Allison Okamura, a professor of mechanical engineering at Stanford University whose work in haptics and surgical robotics has influenced teleoperation systems from research labs to commercial operating rooms, received MassRobotics' 2026 Robotics Medal. Ayoung Kim, an associate professor at the Korea Advanced Institute of Science and Technology specializing in underwater and subterranean SLAM systems, won the Rising Star Medal in the same ceremony. The dual announcements position both researchers as reference points in a field where women represent roughly 15 percent of robotics engineering roles across academia and industry, according to 2025 data from the Robotics Industries Association.

MassRobotics launched the medal program in 2018 as part of its Women in Robotics initiative, a structured effort to address gender disparities in hiring, funding, and technical leadership. The organization operates a 15,000-square-foot robotics cluster in Boston's Seaport District, housing more than 60 startups and serving as a testing ground for collaborative robots, autonomous mobile platforms, and manipulation systems. Previous medal recipients include Daniela Rus from MIT's Computer Science and Artificial Intelligence Laboratory in 2024 and Henny Admoni from Carnegie Mellon's Robotics Institute in 2025. The awards carry no cash prize but provide global visibility through MassRobotics' network of corporate partners including Amazon Robotics, ABB, and Mitsubishi Electric, all of which maintain on-site engineering teams at the Boston facility.

Okamura's research portfolio spans force feedback systems, wearable haptic devices, and minimally invasive surgical tools. Her lab at Stanford developed the Phantom Omni haptic interface, a device now used in training programs for robotic surgery systems including Intuitive Surgical's da Vinci platform. More recently, her team published work on variable stiffness actuators that allow robotic grippers to modulate compliance during contact with soft tissue, a capability relevant to both medical and industrial manipulation tasks. She holds 18 patents related to haptic rendering and teleoperation, and her citation count exceeds 28,000 across Google Scholar as of March 2026. Okamura also chairs Stanford's Collaborative Haptics and Robotics in Medicine lab, where graduate students have spun out two startups focused on rehabilitation robotics and remote surgery interfaces.

Kim's work addresses one of the thorniest problems in mobile robotics: localization and mapping in GPS-denied environments where water, underground tunnels, or electromagnetic interference render traditional sensors ineffective. Her lab at KAIST developed a multi-modal SLAM system that fuses sonar, inertial measurement units, and vision to create real-time 3D maps of underwater structures, work funded by South Korea's Agency for Defense Development and tested on autonomous underwater vehicles operating off the Korean Peninsula.
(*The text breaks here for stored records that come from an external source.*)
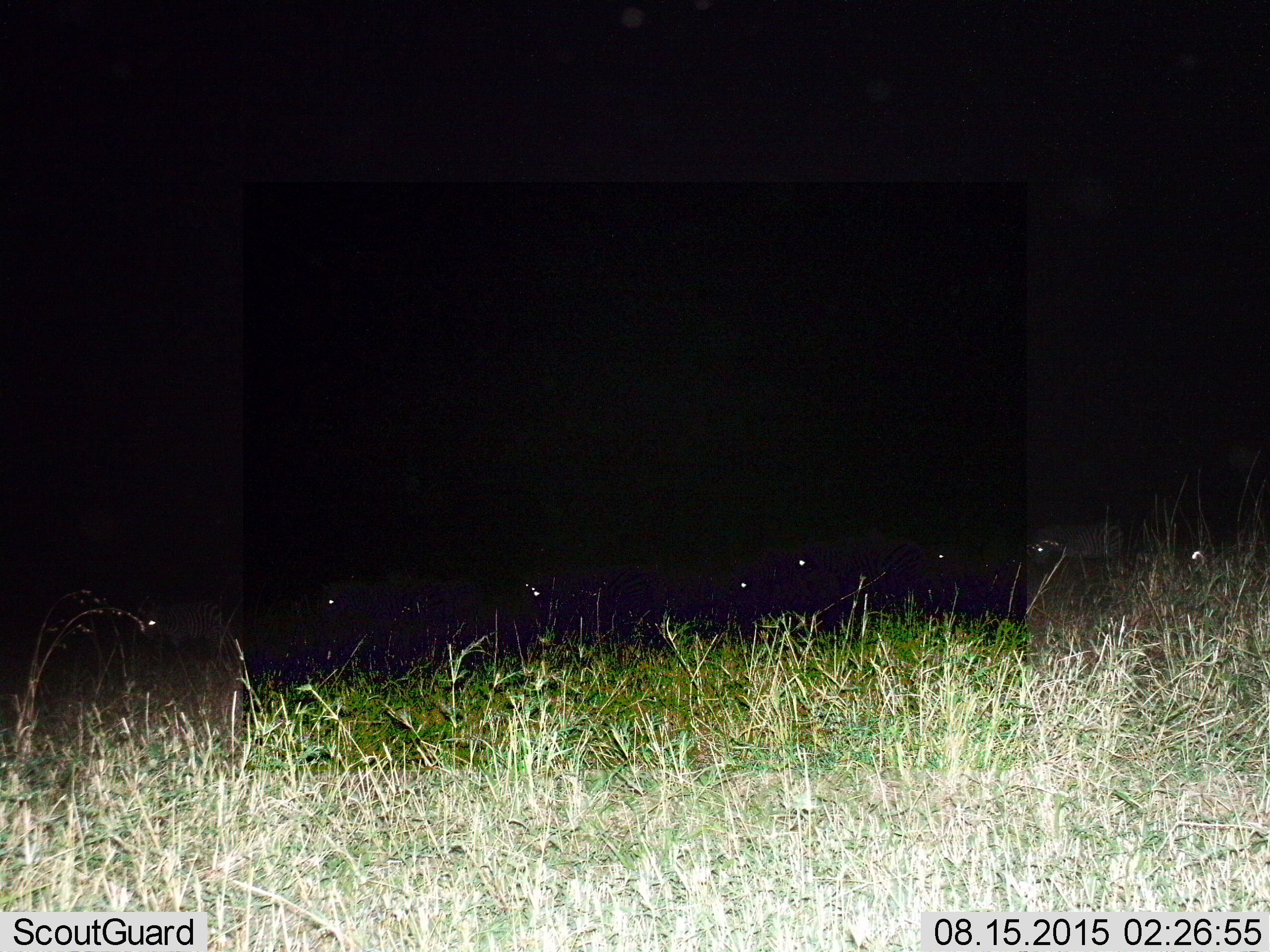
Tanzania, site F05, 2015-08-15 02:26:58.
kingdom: Animalia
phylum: Chordata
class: Mammalia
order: Perissodactyla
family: Equidae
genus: Equus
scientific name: Equus quagga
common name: plains zebra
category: zebra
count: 9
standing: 70%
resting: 0%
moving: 60%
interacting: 0%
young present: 10%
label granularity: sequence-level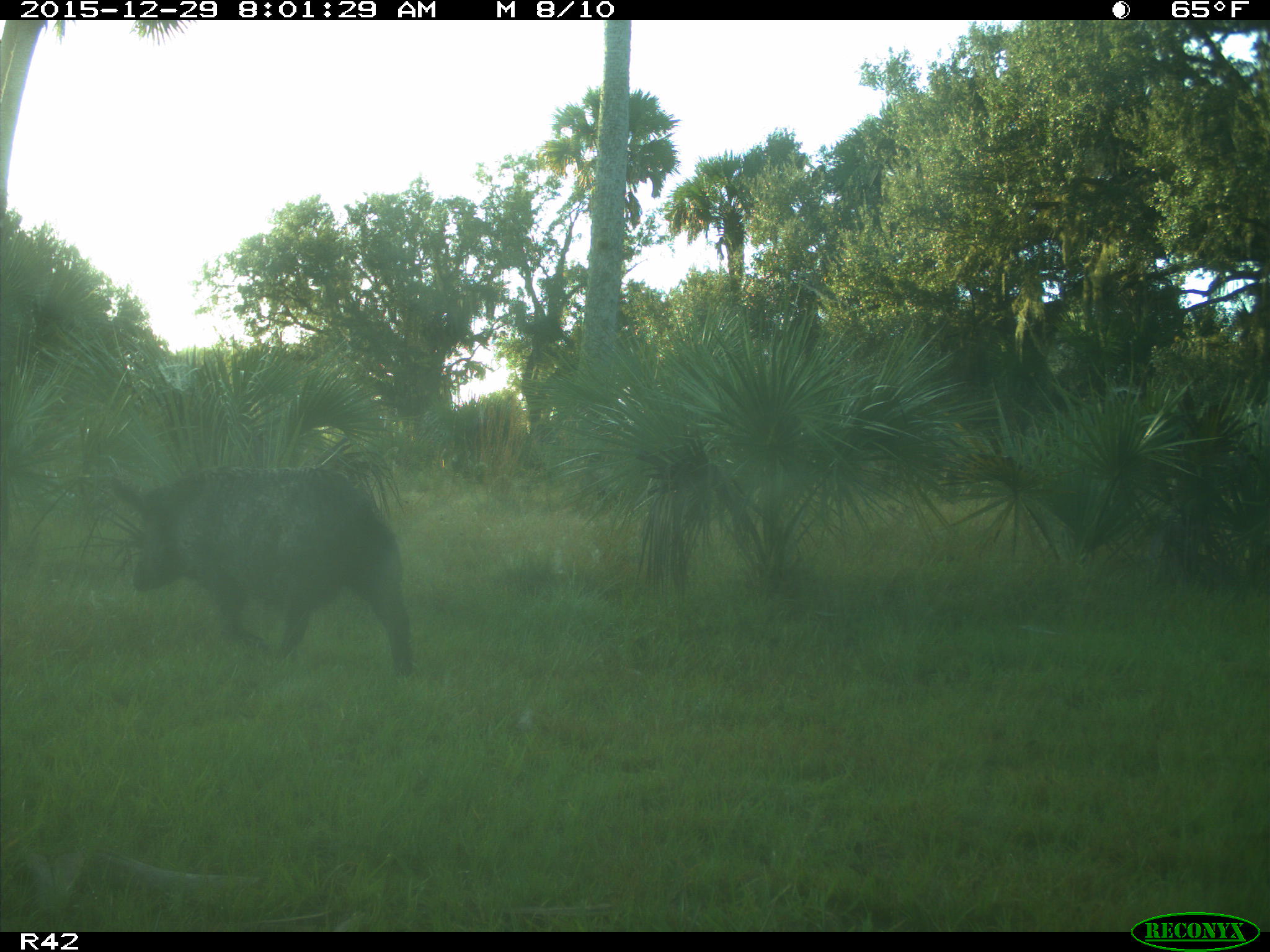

The system demonstrated sub-meter accuracy during six-hour missions at depths exceeding 200 meters, outperforming comparable approaches from Woods Hole Oceanographic Institution and MIT's Marine Robotics Group. Kim's research has direct applications in pipeline inspection, mine countermeasures, and seafloor surveying, sectors where autonomous navigation remains a core technical bottleneck. She has published 47 peer-reviewed papers since joining KAIST in 2019 and serves on the editorial board of the IEEE Robotics and Automation Letters.

The timing of these awards coincides with broader industry efforts to expand recruitment pipelines for female engineers. Companies including Boston Dynamics, Agility Robotics, and Sarcos Technology have publicly committed to achieving at least 25 percent female representation in technical roles by 2028, up from current levels near 12 percent according to internal diversity reports. MassRobotics itself operates a mentorship program pairing female undergraduates with senior engineers at member companies, and runs quarterly workshops on topics from sensor fusion to venture capital pitch mechanics. The organization's director of innovation programming told local media in January that application rates for the mentorship program increased 40 percent year-over-year, suggesting heightened interest in robotics careers among women studying engineering disciplines. Whether that translates to sustained hiring gains depends heavily on retention practices at robotics firms, where long hours and hardware debugging cycles have historically skewed toward candidates willing to prioritize lab work over work-life balance.

What to Watch: MassRobotics will host an in-person ceremony at its Seaport location on April 18, 2026, where both Okamura and Kim will deliver technical talks on their recent research. Watch for announcements from Stanford's haptics lab regarding commercialization partnerships for its variable-stiffness gripper technology, likely targeting surgical robotics OEMs. Kim's KAIST team is scheduled to publish results from a DARPA-funded subterranean mapping project in the June 2026 issue of IEEE Transactions on Robotics, which could influence autonomy stacks for defense and infrastructure applications.